Subject matter: Access to declarations of assets and income Keywords: Declaration of assets Assets and income Right to protection of privacy and personal and family life Principle of transparency |
RULING Nº 514/94
22 of September of 1994
Headnotes:
The Court refused to authorise the examination of the declaration of assets and income produced by the President of the Republic, even though the applicant (in the present case the editor of a weekly newspaper) had secured the latter's consent, as the request was based mainly on that consent.
The duty of the Court in granting authorisation to consult declarations of assets is, in each case, to settle potential conflicts of interest between the person making the declaration (i.e. the public office holder) and the third party (public body or private citizen) that wishes to examine the declaration in question. The Court's intervention (and authorisation) are no longer meaningful or justified if a potential conflict of interests does not exist: for example in cases where the public office holder himself allows the third party to have access to the said declaration (which he can always hand over to the interested party).
Summary:
Under Act 4/83 of 2 April persons holding public office are required to submit a declaration of assets and income to the Constitutional Court at the beginning and end of their term of office (Article 120 of the Constitution).
The competence of the Court in such matters is not judicial but administrative (the filing of documents) and is determined by law (not by the Constitution, according to which its competence is «open», as the Constitutional Court has other duties attributed to it by law).
Access to declarations is limited as third parties must prove to the Court that their reason for wishing to consult the declaration is legitimate.

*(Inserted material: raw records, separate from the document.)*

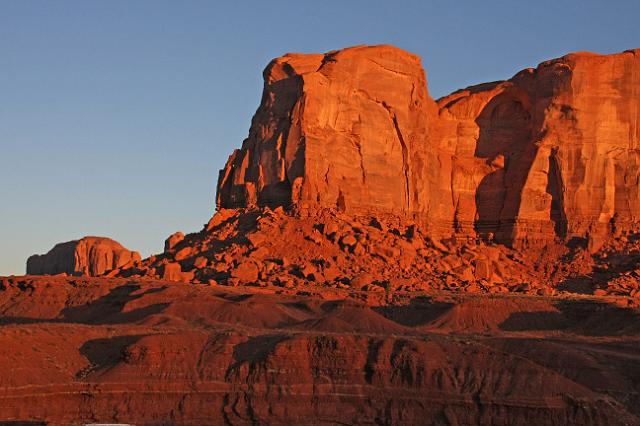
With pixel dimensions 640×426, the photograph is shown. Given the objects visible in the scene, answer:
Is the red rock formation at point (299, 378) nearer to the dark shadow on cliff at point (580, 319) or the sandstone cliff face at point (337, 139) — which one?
the dark shadow on cliff at point (580, 319)

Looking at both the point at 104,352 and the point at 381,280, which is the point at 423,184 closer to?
the point at 381,280

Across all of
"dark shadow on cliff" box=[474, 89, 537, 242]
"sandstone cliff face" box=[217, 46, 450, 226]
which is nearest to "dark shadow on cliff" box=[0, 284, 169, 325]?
Result: "sandstone cliff face" box=[217, 46, 450, 226]

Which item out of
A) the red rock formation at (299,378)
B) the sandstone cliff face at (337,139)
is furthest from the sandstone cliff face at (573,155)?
the red rock formation at (299,378)

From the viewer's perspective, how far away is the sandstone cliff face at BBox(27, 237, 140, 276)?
91375 millimetres

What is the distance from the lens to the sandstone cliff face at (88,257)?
9138cm

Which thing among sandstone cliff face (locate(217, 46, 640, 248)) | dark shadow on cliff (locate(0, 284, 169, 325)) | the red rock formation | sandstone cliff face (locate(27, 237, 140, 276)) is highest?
sandstone cliff face (locate(217, 46, 640, 248))

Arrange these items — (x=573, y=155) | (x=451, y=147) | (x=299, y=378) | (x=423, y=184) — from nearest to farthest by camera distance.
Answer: (x=299, y=378) → (x=423, y=184) → (x=573, y=155) → (x=451, y=147)

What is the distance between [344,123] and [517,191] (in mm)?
12494

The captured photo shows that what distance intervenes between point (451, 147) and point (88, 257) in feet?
102

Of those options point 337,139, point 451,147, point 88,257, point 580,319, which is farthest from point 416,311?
point 88,257

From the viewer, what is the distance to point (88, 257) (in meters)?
93.3

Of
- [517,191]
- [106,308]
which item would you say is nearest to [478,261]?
[517,191]

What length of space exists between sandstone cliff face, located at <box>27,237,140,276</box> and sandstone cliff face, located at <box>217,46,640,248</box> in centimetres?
2183

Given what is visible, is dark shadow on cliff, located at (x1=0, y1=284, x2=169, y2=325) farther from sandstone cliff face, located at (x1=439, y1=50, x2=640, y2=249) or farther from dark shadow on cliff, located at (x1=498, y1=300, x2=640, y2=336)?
sandstone cliff face, located at (x1=439, y1=50, x2=640, y2=249)
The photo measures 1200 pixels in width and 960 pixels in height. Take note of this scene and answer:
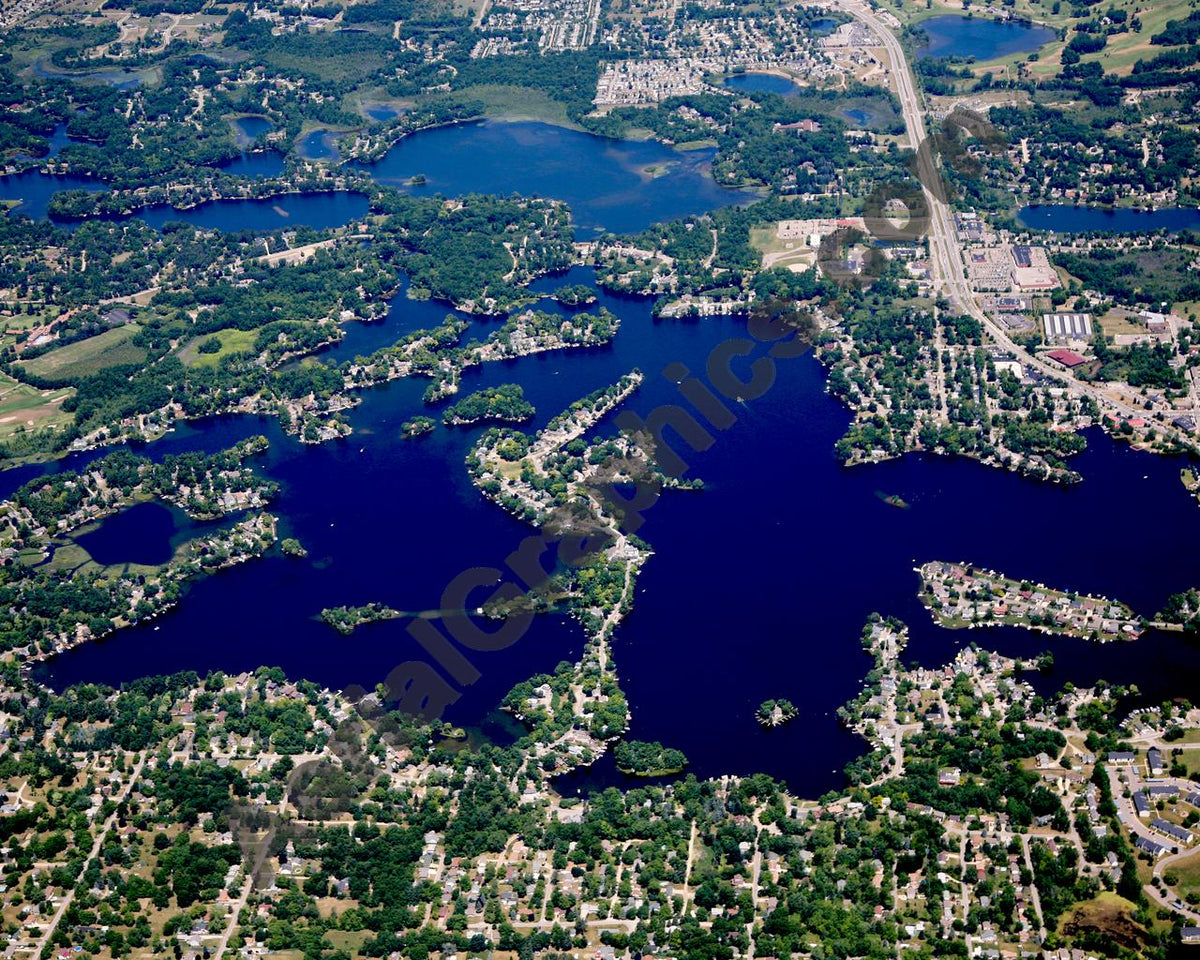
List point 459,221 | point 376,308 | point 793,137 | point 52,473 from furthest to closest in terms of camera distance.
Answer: point 793,137, point 459,221, point 376,308, point 52,473

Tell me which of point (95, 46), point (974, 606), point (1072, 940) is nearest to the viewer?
point (1072, 940)

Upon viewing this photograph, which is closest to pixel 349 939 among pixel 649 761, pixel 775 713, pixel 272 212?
pixel 649 761

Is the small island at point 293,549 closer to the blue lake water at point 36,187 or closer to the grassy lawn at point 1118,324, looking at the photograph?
the grassy lawn at point 1118,324

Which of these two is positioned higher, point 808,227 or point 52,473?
point 808,227

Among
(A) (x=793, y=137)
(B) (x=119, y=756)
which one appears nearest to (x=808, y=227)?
(A) (x=793, y=137)

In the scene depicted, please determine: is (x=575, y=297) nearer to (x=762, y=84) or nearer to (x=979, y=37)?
(x=762, y=84)

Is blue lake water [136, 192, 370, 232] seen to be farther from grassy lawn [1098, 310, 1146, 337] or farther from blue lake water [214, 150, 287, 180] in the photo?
grassy lawn [1098, 310, 1146, 337]

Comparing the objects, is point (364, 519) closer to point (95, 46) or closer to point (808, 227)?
point (808, 227)

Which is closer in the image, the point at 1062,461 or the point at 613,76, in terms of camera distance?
the point at 1062,461
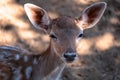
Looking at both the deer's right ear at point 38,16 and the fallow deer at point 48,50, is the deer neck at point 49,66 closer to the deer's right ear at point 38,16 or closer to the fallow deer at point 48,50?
the fallow deer at point 48,50

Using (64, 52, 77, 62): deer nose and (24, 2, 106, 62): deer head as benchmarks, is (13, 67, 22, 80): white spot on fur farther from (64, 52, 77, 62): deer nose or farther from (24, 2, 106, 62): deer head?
(64, 52, 77, 62): deer nose

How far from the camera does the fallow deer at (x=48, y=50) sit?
199 inches

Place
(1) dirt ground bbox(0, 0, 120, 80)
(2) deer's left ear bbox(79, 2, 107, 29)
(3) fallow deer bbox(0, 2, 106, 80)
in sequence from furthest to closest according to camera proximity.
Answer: (1) dirt ground bbox(0, 0, 120, 80), (2) deer's left ear bbox(79, 2, 107, 29), (3) fallow deer bbox(0, 2, 106, 80)

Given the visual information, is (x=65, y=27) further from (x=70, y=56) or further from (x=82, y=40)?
(x=82, y=40)

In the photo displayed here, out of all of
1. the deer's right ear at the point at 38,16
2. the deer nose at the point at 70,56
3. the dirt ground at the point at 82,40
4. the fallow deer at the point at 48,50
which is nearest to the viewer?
the deer nose at the point at 70,56

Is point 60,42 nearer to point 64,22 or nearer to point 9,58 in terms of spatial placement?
point 64,22

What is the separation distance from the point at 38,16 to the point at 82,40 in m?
2.39

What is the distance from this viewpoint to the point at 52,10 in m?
7.88

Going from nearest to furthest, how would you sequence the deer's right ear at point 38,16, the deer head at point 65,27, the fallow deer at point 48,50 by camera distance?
the deer head at point 65,27 < the fallow deer at point 48,50 < the deer's right ear at point 38,16

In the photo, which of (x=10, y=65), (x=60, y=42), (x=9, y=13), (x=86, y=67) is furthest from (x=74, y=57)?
(x=9, y=13)

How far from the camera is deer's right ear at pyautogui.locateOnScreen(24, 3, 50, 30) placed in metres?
5.36

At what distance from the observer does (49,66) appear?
17.4 feet

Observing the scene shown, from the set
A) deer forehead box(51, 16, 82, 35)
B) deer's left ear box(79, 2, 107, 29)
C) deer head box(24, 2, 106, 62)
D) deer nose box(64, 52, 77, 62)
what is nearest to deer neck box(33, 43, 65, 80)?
deer head box(24, 2, 106, 62)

The Court will then take into account the need to safeguard the right to private and family life.
Supplementary information:
The Court's case-law demands that the legitimate interest in consulting such declarations be clearly justified.
In the present case, it was the first time the Court had been required to rule upon the value of the authorisation granted by the public office holder himself.
Judgment no. 515/94 confirms the case-law as it refuses journalists the right to use the person's consent as justification for consulting the declarations. The request was similar: it was submitted by the editor of another weekly newspaper and concerned approximately ten holders of various public offices (who, either in writing or in public declarations, had also authorised access to the declarations they had submitted to the Court).